In the past, students have been targeted by clever con artists and have handed over substantial quantities of cash. Please read the following points and don’t get caught out.
- Beware of bogus police officers. Real police don’t issue on the spot fines or request immediate payments of cash.
- Money mules – if someone offers to transfer money via your bank account, avoid at all costs.
- Banks details – police and other organisations will never ask you to disclose your bank card PIN numbers or passwords.
- Personal data – be careful what personal data you make public on social media. Identity thieves trawl such websites to build up profiles to then steal people’s identities. Avoid posting anything online you may later come to regret either personally or professionally. You may also make yourself vulnerable to unwanted or inappropriate advances.
- Avoid being taken in by sob stories from strangers asking for cash. They will be well-rehearsed and sound believable, but it will be a series of lies set to deceive you.
- Remember, if it seems too good to be true, it probably is.
- Avoid leaving any computer unattended when logged on – always log off.
Protect your money
An area often overlooked by students is the need to protect their money. The University has received reports that students across the country have been targeted by criminals promising to help students make ‘easy money’. These opportunities usually involve criminal activity, such as money laundering. For example, you could be targeted in the following ways:
- Being asked to use your bank account to make a money transfer in return for cash - here you would be acting as a ‘money mule’, which is a crime.

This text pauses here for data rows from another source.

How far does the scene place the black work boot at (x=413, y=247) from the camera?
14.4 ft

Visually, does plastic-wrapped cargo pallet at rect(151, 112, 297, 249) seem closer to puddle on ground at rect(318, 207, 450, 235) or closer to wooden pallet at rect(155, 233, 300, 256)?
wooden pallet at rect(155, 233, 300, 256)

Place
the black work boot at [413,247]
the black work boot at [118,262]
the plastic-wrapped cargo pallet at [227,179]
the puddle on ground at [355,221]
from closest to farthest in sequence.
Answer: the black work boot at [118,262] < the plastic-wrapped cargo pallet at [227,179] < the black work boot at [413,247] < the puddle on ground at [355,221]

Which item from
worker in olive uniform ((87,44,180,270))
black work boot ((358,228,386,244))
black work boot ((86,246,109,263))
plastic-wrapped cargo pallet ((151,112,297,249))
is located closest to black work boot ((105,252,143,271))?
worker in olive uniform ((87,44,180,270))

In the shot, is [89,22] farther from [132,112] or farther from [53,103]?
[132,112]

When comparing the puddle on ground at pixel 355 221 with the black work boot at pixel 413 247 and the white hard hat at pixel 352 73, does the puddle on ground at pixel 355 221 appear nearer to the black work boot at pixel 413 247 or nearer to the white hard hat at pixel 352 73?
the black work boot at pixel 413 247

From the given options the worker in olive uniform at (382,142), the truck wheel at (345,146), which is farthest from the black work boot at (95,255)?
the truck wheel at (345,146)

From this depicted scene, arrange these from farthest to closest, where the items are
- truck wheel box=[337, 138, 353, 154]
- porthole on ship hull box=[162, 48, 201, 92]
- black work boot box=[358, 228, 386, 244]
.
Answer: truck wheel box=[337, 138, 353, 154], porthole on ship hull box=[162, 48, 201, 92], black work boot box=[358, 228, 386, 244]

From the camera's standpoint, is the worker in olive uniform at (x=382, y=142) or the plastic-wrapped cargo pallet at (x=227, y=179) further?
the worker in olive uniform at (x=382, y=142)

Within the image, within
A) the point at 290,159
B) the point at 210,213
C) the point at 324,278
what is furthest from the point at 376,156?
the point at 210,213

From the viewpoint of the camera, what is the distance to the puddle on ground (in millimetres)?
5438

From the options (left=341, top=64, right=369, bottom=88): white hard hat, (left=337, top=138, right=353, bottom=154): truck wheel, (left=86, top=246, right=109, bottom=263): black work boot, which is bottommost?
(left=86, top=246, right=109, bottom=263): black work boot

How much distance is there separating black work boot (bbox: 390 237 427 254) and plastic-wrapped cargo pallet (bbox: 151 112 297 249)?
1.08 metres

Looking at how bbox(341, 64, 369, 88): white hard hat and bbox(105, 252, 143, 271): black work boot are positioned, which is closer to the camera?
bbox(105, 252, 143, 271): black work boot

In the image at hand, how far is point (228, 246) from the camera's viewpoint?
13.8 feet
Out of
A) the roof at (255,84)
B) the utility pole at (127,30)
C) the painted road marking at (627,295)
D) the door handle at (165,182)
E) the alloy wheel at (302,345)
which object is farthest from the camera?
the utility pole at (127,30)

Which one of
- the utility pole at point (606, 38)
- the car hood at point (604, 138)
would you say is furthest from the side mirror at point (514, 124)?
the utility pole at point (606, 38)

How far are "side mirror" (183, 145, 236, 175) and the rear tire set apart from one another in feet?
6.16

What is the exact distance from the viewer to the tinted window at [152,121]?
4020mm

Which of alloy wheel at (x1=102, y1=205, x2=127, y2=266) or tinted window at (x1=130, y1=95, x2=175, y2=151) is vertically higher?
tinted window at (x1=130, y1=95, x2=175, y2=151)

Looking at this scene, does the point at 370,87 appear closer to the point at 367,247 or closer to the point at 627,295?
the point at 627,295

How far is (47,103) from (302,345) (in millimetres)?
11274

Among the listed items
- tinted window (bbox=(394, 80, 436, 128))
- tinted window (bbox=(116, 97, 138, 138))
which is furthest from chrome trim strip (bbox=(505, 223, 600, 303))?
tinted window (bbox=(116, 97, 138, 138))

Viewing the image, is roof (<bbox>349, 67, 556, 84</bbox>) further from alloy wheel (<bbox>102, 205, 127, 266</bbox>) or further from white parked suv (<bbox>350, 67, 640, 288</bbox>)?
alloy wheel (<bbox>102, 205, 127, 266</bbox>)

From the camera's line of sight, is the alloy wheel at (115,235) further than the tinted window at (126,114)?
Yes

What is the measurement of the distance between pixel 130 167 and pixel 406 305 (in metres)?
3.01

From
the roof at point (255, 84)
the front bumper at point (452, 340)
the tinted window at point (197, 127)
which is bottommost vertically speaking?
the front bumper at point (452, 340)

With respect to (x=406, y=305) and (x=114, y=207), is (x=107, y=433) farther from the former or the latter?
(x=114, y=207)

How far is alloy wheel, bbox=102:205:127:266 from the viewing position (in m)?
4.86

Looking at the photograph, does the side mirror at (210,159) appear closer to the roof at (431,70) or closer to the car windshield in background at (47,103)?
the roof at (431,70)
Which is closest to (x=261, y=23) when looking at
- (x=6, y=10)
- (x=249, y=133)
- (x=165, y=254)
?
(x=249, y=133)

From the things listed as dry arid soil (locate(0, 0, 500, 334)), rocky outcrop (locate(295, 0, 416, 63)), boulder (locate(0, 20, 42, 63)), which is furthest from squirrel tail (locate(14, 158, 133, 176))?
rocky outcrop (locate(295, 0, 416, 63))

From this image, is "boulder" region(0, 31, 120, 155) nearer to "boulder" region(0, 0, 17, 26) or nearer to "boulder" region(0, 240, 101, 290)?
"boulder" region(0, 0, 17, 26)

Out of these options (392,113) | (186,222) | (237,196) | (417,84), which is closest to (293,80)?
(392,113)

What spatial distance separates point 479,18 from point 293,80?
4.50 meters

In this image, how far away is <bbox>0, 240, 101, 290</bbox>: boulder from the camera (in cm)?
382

- Your tuition fees paid in exchange for cash. Here the criminals offer to pay your tuition fees (usually online or over the phone using a stolen credit/debit card), in exchange for you paying them a cash sum lower than the tuition fee charge.
- Being approached by agents offering to make payments to the university on behalf of you or your parents (especially if you are an international student) and you are then directed to use a fraudulent operator for the transaction.
- Receiving an email, reportedly from HMRC, claiming you are eligible for a tax refund and asking you to enter your details into a website to claim your money back. These emails are fake and should be reported to HMRC.
If you have experienced fraud, or are aware of fraud taking place, report it to Action Fraud.
Oxford Brookes’ Information Security Office contains advice on issues such as how to spot phishing emails, keeping phones and other devices secure and what to do if you experience cyberbullying.